Data items
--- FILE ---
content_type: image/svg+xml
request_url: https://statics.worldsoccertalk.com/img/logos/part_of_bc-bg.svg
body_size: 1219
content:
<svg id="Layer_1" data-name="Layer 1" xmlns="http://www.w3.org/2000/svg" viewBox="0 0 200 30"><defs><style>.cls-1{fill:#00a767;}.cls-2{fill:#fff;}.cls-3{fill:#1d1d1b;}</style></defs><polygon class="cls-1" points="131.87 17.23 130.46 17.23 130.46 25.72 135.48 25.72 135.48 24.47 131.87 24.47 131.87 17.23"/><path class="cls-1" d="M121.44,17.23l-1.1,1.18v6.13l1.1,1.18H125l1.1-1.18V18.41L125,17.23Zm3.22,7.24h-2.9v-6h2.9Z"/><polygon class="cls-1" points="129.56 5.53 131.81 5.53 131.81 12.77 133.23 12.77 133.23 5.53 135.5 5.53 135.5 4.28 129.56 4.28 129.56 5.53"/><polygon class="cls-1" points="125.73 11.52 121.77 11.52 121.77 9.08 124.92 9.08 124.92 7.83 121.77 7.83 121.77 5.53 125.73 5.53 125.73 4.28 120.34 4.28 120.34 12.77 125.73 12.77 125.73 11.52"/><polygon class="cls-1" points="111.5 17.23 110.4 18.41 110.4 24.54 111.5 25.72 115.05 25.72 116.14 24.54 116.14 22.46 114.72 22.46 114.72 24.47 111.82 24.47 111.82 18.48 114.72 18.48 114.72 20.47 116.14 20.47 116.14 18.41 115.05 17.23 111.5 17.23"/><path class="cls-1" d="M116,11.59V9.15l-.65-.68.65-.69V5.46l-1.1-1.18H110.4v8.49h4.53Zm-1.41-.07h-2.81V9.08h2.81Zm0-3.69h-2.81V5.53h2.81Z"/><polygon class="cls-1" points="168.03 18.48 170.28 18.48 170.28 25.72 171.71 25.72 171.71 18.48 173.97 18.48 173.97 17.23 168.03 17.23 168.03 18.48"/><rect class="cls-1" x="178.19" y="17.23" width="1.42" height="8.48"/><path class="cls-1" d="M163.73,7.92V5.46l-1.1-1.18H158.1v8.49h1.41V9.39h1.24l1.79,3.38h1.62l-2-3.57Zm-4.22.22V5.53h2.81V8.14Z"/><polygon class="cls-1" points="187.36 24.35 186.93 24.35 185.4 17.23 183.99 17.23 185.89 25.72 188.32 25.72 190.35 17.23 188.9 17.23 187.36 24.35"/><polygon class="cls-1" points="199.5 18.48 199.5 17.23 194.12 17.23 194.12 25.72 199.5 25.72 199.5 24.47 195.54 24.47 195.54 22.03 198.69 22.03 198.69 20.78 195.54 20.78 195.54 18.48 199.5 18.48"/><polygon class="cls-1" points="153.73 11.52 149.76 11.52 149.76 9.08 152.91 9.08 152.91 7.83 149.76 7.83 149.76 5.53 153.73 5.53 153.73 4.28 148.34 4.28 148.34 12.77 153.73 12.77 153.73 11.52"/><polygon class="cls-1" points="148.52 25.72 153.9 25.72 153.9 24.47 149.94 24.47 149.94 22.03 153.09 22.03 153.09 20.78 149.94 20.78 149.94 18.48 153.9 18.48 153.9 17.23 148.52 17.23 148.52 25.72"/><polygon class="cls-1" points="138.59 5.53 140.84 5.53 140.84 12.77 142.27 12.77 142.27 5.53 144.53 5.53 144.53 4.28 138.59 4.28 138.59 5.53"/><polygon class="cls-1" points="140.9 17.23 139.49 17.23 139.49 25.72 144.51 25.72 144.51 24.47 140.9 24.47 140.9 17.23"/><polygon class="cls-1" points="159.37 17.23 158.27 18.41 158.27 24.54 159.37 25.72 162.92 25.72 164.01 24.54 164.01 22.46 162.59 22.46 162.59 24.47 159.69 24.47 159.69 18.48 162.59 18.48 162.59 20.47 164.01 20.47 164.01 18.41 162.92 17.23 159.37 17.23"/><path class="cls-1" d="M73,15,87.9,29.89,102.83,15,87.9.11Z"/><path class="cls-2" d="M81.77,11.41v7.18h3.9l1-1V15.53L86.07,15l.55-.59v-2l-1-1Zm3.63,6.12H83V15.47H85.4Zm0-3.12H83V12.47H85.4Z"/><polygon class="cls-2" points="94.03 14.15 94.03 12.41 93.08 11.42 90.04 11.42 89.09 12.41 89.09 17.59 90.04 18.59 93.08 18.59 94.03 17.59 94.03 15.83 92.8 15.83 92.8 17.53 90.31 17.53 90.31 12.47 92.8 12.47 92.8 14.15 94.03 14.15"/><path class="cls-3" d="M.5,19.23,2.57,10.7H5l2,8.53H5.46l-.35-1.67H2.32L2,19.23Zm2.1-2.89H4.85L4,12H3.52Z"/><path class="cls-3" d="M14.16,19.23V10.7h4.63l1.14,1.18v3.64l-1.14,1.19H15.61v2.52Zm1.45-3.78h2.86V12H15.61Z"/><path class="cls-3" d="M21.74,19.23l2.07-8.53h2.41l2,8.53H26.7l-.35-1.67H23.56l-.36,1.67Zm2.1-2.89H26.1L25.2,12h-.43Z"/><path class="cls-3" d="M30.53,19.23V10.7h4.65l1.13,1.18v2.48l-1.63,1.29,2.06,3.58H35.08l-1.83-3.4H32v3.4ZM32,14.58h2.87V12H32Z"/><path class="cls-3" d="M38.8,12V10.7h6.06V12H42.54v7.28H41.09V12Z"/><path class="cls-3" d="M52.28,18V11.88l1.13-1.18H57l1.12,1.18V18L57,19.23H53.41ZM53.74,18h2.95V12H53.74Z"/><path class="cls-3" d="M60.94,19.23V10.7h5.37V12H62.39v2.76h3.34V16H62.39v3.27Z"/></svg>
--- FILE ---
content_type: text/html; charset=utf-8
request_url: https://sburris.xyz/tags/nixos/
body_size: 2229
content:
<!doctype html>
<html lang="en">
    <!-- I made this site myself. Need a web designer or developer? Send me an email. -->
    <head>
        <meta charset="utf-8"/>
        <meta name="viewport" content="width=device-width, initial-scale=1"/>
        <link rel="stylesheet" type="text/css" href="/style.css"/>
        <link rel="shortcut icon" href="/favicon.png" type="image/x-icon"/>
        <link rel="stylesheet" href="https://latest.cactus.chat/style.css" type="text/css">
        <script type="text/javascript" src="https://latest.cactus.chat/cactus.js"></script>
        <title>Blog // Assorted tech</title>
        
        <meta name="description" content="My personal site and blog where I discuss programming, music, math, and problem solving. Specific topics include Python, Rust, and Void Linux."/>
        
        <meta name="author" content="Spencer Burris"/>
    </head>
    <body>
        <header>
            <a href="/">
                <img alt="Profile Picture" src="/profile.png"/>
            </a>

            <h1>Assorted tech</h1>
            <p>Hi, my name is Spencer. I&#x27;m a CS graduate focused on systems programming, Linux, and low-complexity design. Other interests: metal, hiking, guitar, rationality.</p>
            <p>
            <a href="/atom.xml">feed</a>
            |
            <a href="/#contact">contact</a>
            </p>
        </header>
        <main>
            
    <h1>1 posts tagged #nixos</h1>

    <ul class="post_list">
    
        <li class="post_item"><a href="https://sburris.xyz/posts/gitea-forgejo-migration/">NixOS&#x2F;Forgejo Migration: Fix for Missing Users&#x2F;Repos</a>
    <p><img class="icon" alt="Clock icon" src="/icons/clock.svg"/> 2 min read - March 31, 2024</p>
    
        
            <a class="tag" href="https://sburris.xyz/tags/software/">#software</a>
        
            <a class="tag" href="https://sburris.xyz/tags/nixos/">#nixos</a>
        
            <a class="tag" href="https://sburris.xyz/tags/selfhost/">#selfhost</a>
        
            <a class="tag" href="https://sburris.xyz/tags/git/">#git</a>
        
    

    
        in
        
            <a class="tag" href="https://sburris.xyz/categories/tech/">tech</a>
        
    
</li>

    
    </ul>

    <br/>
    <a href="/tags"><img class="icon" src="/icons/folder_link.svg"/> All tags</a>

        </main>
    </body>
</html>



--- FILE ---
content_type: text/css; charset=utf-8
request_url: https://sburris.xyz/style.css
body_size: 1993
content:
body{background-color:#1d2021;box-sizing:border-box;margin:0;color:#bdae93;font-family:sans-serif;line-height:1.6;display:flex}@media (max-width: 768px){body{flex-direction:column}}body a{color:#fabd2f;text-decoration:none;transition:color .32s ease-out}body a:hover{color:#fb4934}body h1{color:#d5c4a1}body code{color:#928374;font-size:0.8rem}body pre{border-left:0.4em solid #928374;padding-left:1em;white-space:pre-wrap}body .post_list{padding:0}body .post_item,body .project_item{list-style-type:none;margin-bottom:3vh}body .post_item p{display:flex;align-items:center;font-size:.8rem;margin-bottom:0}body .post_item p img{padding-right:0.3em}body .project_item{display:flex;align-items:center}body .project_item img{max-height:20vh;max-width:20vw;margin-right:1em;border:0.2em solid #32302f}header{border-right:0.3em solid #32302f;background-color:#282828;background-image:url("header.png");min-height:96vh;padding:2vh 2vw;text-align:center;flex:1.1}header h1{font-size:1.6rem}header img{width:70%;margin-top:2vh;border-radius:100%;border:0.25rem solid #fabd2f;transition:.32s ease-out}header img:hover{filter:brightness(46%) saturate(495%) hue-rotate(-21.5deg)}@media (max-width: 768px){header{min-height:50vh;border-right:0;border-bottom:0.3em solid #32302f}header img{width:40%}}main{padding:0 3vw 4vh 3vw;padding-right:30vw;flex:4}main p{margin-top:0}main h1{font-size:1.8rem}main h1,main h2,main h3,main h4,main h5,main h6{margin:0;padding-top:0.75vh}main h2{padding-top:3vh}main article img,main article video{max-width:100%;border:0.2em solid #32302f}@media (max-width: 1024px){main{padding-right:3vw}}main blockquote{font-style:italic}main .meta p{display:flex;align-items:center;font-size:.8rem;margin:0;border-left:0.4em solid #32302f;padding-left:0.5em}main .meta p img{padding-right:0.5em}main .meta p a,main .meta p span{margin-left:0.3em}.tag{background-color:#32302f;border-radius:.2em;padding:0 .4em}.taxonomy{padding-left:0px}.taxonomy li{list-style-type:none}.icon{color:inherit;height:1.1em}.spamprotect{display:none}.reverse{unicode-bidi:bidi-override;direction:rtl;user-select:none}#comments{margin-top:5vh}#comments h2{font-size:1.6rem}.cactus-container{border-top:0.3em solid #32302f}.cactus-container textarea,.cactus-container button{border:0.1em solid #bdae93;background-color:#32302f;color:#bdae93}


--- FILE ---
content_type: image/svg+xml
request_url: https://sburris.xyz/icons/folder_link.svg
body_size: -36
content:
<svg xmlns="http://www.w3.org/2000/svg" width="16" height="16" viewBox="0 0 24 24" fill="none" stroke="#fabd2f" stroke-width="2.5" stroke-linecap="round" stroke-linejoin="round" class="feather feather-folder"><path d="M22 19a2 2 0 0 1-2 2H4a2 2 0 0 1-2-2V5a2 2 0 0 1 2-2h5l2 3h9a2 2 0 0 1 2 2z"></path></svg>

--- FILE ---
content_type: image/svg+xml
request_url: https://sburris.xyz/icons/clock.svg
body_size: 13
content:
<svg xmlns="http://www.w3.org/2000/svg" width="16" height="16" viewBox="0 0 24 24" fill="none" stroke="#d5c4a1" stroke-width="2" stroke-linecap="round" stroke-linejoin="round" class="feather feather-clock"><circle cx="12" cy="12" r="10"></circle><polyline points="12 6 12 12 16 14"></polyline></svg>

> WHAT YOU HAVE TO DO: Please give the count of lines above with "chat", nothing else.

> SOLUTION FOR THIS EXERCISE: 2